‘Stingel’s work demonstrates an acute awareness of the aspirations, failures and challenges to Modernist painting, while at the same time expressing a sincere belief in painting itself, focusing on formal characteristics including colour, gesture, composition, and, most importantly, surface’ (G. Carrion Murayari, ‘Untitled’, in Rudolf Stingel, exh. cat., Museum of Contemporary Art, Chicago, 2007, p. 111).
Painted in 1986, Untitled is a captivating example of Rudolf Stingel’s early work, demonstrating his initial engagement with the abstract vernacular of the 1980s. With sublime overtones of colour field painting, as well as the sumptuously layered chromatic surfaces of Gerhard Richter, it represents an insight into the artist’s earliest engagement with painting in a world that had declared it dead. The following year, Stingel would move to New York where, amidst the rise of post-modernism and appropriation art, he began to seek radical new directions for the time-honoured medium, authoring his own detailed painting manual in 1989. Looking back to the ornamental language of the Baroque, Stingel began to use gauze as a way of impacting the distribution of paint, creating unpredictable all-over surface patterns that transformed the canvas into a kind of opulent wallpaper. In a further series of paintings, he imprinted his own footprints into Styrofoam, transforming traditional pictorial space into a traversable ground. In Untitled, we see the foundations of this aesthetic beginning to take shape: a blurred, iridescent expanse of colour, redolent of Stingel’s later stencilled spray paintings, is intercepted by a central aperture, an ornamental fissure in the surface of the paint. Like Richter’s squeegeed canvases, the painting stratifies before our eyes, revealing an almost fossilised filigree beneath its calm exterior. It is this aesthetic that would be brought to bear upon Stingel’s subsequent oeuvre, creating a language grounded in imprints, traces and residual marks.

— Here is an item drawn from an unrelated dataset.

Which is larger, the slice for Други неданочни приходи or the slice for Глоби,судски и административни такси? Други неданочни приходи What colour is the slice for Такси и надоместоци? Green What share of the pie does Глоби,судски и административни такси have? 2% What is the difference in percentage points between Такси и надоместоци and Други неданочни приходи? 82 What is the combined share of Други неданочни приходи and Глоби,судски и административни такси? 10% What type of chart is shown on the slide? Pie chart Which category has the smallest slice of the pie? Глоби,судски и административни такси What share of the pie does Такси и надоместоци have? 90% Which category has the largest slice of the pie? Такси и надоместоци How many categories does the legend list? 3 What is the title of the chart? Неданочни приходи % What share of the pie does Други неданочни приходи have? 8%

Extending the legacy of Robert Rauschenberg, Stingel’s oeuvre complicates the orientation of the picture plane, posing alternately as wall and floor. In many of Stingel’s later projects, this notion has been expanded to literal proportions, giving rise to the conceptual use of carpet and laminate flooring as performative artworks - surfaces that become progressively worn and besmirched by the continual traffic of gallery visitors. In the artist’s major mid-career retrospective at the Museum of Contemporary Art, Chicago and the Whitney Museum of American Art, New York in 2007, Stingel covered the gallery walls with metallic Celotex insulation board and invited viewers to draw and write on its soft reflective plane. The almost topographical surface patterns of the present work may be said to foreshadow these endeavours, presaging the rugged texture of Styrofoam and the woven fibres of carpet fabric. As Chrissie Iles has written, ‘In Rudolf Stingel’s work, the parameters of painting and architecture are turned inside out. The traditional qualities of painting ... pictorialism, flatness, illusion, composition, and autonomy ... become corrupted by a new symbolic framework, in which paintings metamorphoses - sometimes literally, sometimes through association ... into a fragment of rococo wallpaper or stucco work, a mirrored floor, a thick rectangle of Styrofoam trampled by footprints, an oversized photograph, or a dirty carpet. Stingel’s disclosures produce a disturbing sense of artifice ... an un-natural state that, in the nineteenth century, was deemed decadent’ (C. Iles, ‘Surface Tension’, in F. Bonami (ed.), Rudolf Stingel, Chicago 2007, p. 14). It is this decadence that Stingel’s oeuvre celebrates, and which is already palpable in the captivating surface of Untitled.